Segment Start: Data to use
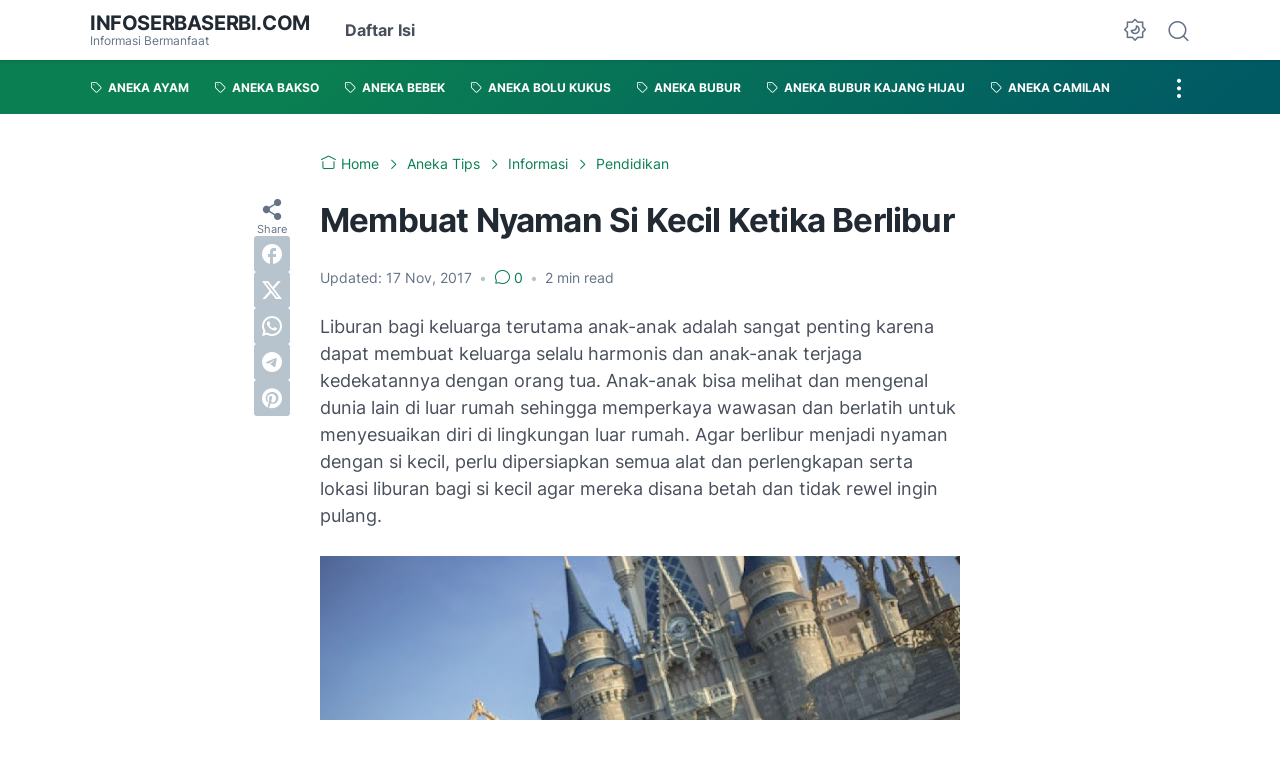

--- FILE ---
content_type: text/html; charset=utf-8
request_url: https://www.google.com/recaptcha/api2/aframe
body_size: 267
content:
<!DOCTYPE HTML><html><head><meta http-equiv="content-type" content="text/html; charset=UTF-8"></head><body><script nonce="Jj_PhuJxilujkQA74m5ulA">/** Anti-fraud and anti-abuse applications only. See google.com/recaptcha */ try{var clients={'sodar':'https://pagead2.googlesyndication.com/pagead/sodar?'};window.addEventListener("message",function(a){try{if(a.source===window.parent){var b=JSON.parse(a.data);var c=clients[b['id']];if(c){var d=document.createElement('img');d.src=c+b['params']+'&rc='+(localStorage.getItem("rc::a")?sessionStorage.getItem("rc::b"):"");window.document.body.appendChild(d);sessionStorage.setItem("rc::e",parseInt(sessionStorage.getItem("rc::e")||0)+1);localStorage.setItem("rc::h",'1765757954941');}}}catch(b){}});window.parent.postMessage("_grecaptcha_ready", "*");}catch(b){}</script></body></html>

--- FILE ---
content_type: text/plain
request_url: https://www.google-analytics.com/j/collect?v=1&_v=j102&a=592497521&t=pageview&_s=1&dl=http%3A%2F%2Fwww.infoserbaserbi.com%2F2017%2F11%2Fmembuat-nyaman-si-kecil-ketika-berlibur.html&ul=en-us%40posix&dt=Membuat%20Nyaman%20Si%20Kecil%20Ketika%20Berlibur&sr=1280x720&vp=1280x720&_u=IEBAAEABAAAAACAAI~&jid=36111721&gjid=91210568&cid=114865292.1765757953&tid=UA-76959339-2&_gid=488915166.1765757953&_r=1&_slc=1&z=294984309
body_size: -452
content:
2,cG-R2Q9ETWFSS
Segment End: Data to use
Segment Start: Data to use
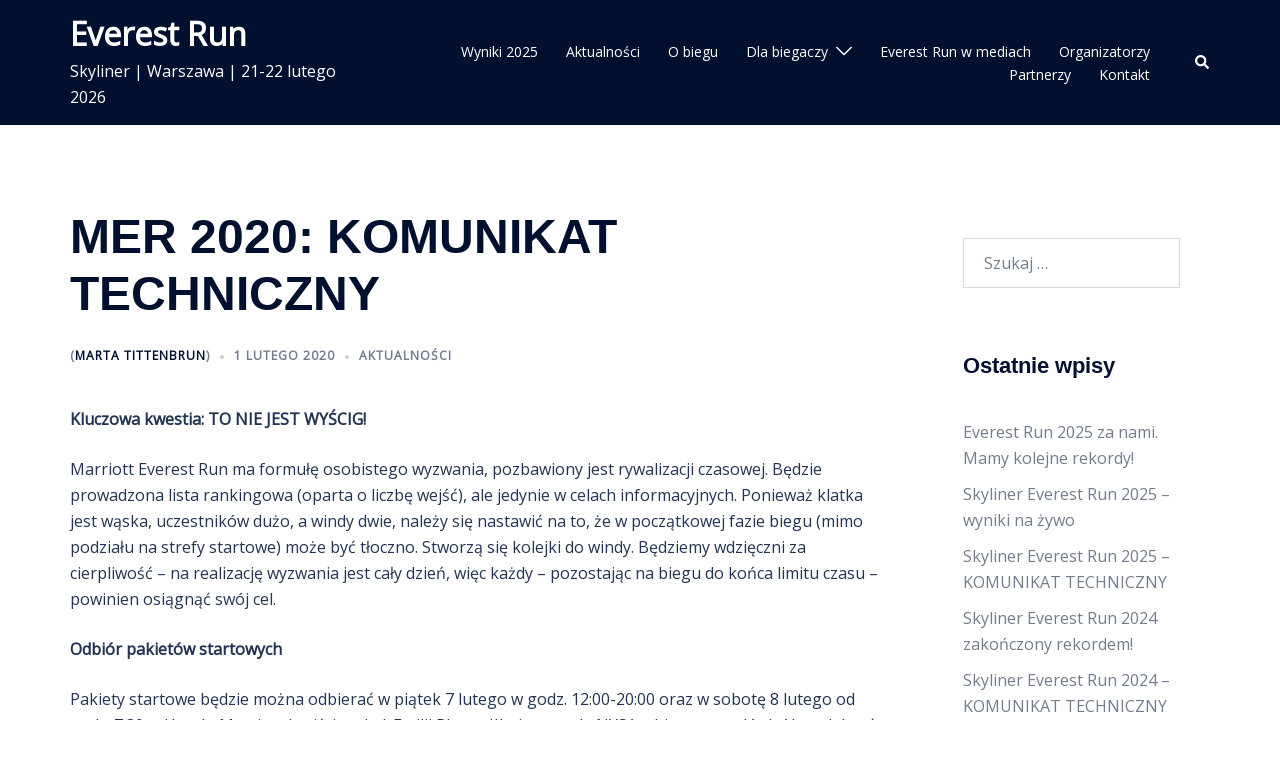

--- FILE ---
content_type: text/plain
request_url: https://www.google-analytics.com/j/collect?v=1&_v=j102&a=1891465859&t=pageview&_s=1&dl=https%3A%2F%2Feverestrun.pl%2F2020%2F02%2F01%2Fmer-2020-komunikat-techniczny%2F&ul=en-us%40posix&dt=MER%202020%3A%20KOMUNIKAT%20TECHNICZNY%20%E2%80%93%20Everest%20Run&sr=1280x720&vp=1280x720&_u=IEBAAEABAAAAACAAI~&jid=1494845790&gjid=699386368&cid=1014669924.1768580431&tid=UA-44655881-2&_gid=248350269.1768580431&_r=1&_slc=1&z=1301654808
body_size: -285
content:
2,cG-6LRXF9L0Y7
Segment End: Data to use
Segment Start: Data to use
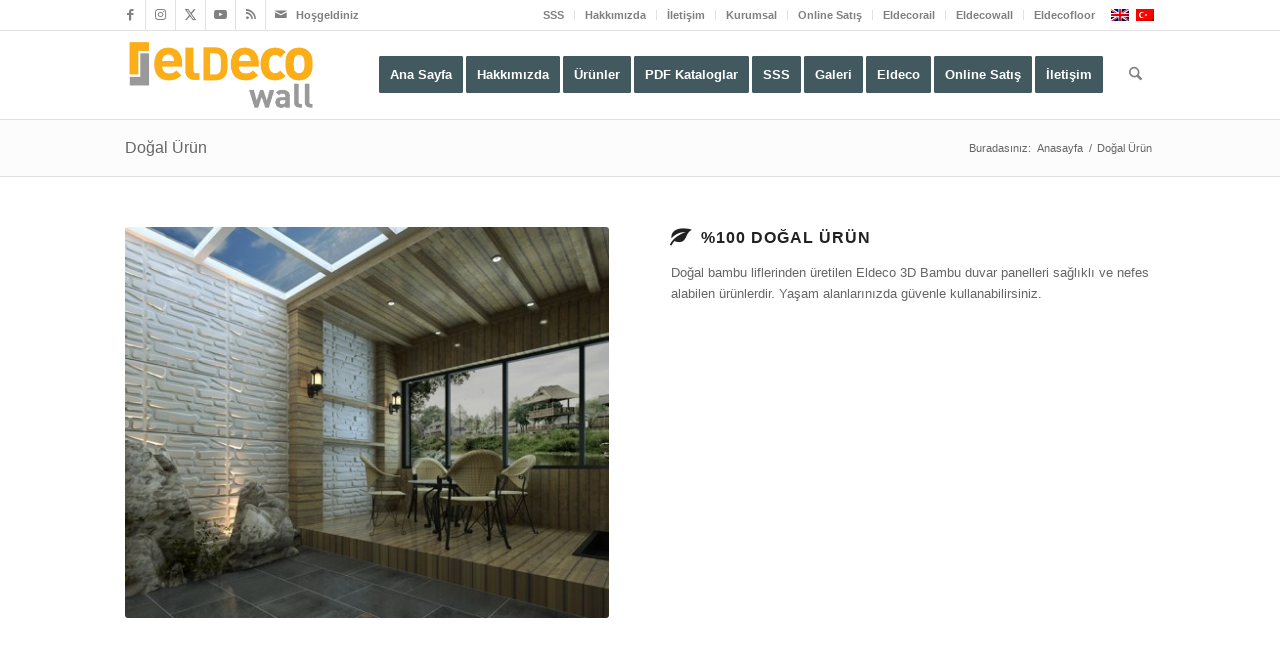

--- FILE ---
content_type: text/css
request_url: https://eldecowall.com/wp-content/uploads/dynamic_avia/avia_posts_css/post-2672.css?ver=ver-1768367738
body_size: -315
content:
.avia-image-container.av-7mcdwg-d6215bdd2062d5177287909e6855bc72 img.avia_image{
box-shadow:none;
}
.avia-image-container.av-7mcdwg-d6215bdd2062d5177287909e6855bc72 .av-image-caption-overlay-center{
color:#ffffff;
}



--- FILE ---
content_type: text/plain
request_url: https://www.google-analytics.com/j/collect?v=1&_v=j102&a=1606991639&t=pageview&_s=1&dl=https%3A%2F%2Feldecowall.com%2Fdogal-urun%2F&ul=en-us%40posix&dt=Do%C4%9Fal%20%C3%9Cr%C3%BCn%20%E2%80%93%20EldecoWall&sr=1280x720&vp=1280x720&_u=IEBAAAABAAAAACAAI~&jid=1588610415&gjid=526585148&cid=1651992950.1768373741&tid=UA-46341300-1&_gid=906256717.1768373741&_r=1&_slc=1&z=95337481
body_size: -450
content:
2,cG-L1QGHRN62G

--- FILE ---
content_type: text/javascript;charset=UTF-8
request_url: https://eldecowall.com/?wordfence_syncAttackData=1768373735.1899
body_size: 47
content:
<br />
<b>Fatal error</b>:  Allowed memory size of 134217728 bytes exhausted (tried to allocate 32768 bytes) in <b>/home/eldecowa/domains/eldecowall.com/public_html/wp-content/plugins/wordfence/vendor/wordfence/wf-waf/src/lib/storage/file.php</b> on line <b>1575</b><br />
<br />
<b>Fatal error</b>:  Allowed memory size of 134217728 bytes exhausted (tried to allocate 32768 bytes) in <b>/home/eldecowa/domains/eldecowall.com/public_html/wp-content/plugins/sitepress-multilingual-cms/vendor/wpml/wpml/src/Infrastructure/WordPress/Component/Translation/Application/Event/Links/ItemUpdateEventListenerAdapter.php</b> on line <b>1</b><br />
Segment End: Data to use
## Exercise brief
Which lines of the data hold the string "vendor"? Return each of them.

## Your response
<b>Fatal error</b>:  Allowed memory size of 134217728 bytes exhausted (tried to allocate 32768 bytes) in <b>/home/eldecowa/domains/eldecowall.com/public_html/wp-content/plugins/wordfence/vendor/wordfence/wf-waf/src/lib/storage/file.php</b> on line <b>1575</b><br />
<b>Fatal error</b>:  Allowed memory size of 134217728 bytes exhausted (tried to allocate 32768 bytes) in <b>/home/eldecowa/domains/eldecowall.com/public_html/wp-content/plugins/sitepress-multilingual-cms/vendor/wpml/wpml/src/Infrastructure/WordPress/Component/Translation/Application/Event/Links/ItemUpdateEventListenerAdapter.php</b> on line <b>1</b><br />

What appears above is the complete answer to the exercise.